Selon Karl MARX, FEUERBACH a raison de substituer l'homme à l'Idée hégélienne. Mais il n'a pas compris le sens profond de l'hégélianisme (en passant, c'est un
procédé courant en philosophie, substituer à une interprétation une autre interprétation...) ; il n'a pas vu que l'homme a un histoire, et que l'histoire de l'aliénation humaine est aussi
l'histoire de l'homme. L'homme est un être social (il ne se résume pas dans le rapport de l'égoïsme avec l'amour) et pour être conscient de soi, l'homme doit gagner la puissance sur la matière.

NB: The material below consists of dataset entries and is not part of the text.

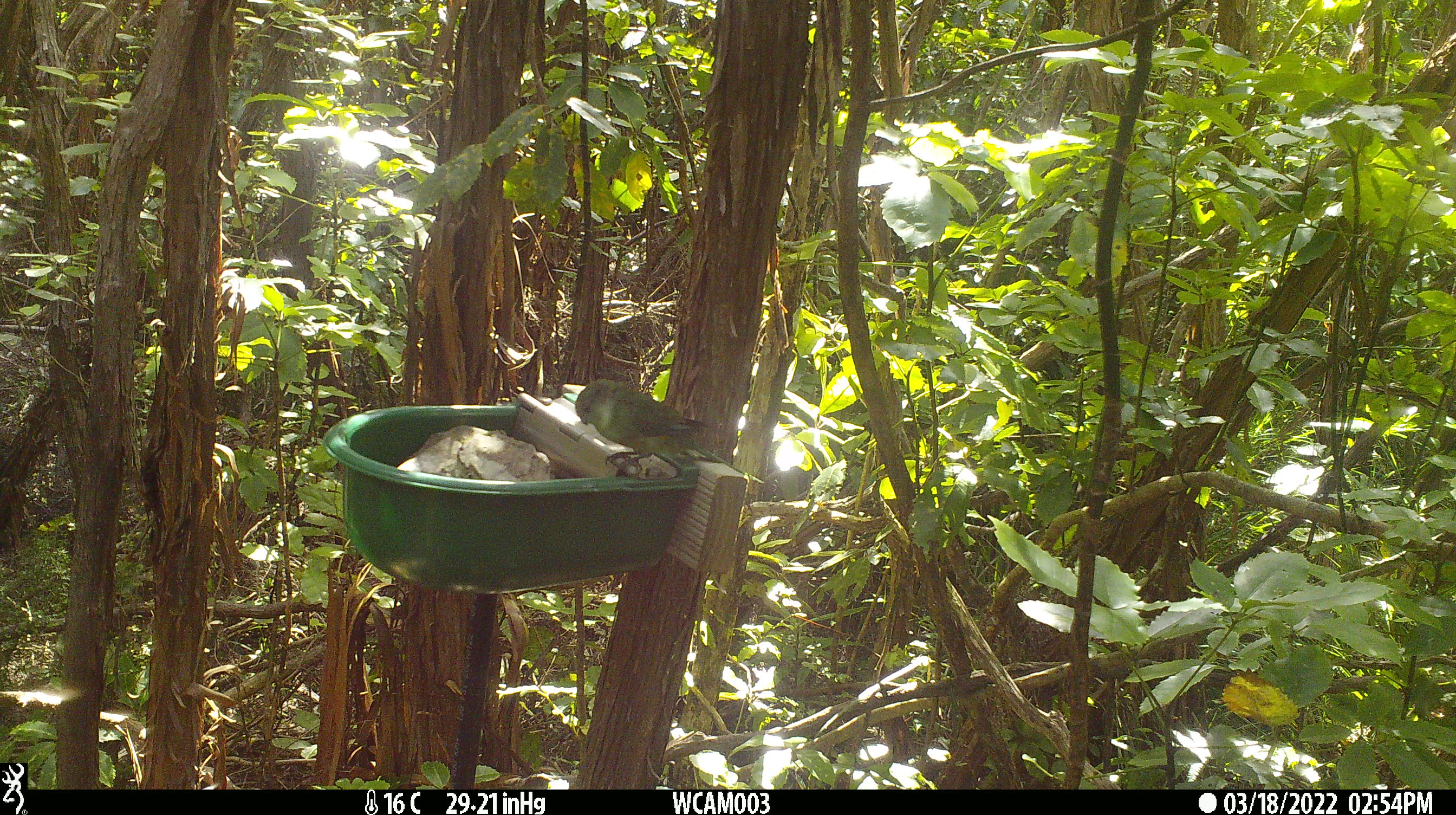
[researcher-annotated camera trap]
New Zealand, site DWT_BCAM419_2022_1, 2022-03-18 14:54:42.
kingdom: Animalia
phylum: Chordata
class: Aves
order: Psittaciformes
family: Psittaculidae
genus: Cyanoramphus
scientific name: Cyanoramphus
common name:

Il agit, n'est pas passif envers la nature. Par son activité, il le modifie et se modifie dans le même mouvement, transforme jusqu'à ses sens et ses besoins. Et le rapport de l'homme avec la
nature n'a rien de mystérieux ; c'est le travail, dont l'économie politique classique a entrevu, mais sans bien le comprendre, qu'il était le fondement essentiel de l'homme. La liaison entre la
problématique du travail et la problématique de l'aliénation avec le constat de l'existence de la pauvreté et de la richesse montre où se situent les vrais problèmes. Le communisme consiste
précisément à dépasser l'aliénation, à la possibilité pour "le retour complet, conscient, accompli à travers toute la richesse du développement, de l'homme à soi-même en tant qu'homme
social."
Henri LEFEBVRE, contrairement à la tentative de Louis ALTHUSSER, montre la logique, d'écrits en écrits, du cheminement intellectuel de Karl MARX. Et la
meilleure manière de comprendre le marxisme de Karl MARX est effectivement de retrouver les fils conducteurs qui partent des premières oeuvres de jeunesse et mènent au Capital.
Henri LEFEBVRE, Pour connaitre la pensée de Karl MARX, Bordas, 1966 ; Louis ALTHUSSER, Etienne BALIBAR, Lire Le Capîtal, tomes I et ii, François Maspéro, Petite
Collection Maspéro, 1970-1971 ; Raymond ARON, Le Marxisme de Marx, Editions du Fallois, collection Le livre de poche Histoire, 2002.